[[ Data excerpts, beginning ]]
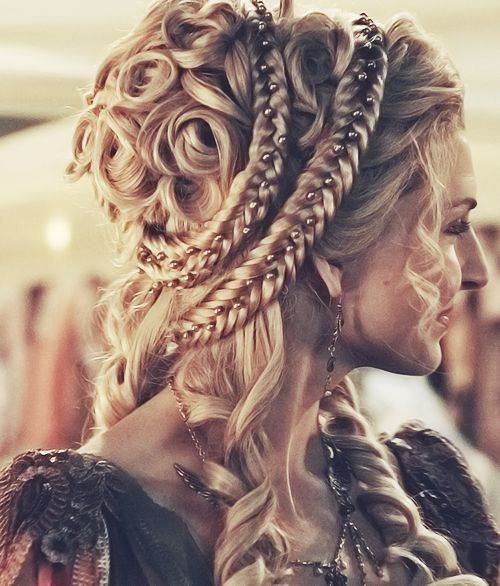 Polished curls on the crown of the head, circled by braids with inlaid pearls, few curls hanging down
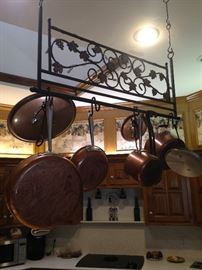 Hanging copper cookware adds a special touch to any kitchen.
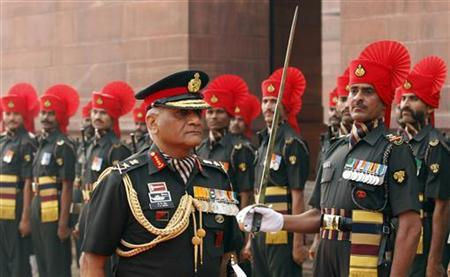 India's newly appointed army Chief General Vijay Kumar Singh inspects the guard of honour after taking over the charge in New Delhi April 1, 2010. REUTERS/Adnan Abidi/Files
[[ Data excerpts, end ]]
[[ Data excerpts, beginning ]]
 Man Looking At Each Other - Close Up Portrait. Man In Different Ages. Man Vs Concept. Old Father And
[[ Data excerpts, end ]]
Work request -> For the data above, set down exactly the lines from the line with "Polished curls on" to the line with "India's newly appointed", both included, leaving pictures out.

Task output ->
 Polished curls on the crown of the head, circled by braids with inlaid pearls, few curls hanging down
 Hanging copper cookware adds a special touch to any kitchen.
 India's newly appointed army Chief General Vijay Kumar Singh inspects the guard of honour after taking over the charge in New Delhi April 1, 2010. REUTERS/Adnan Abidi/Files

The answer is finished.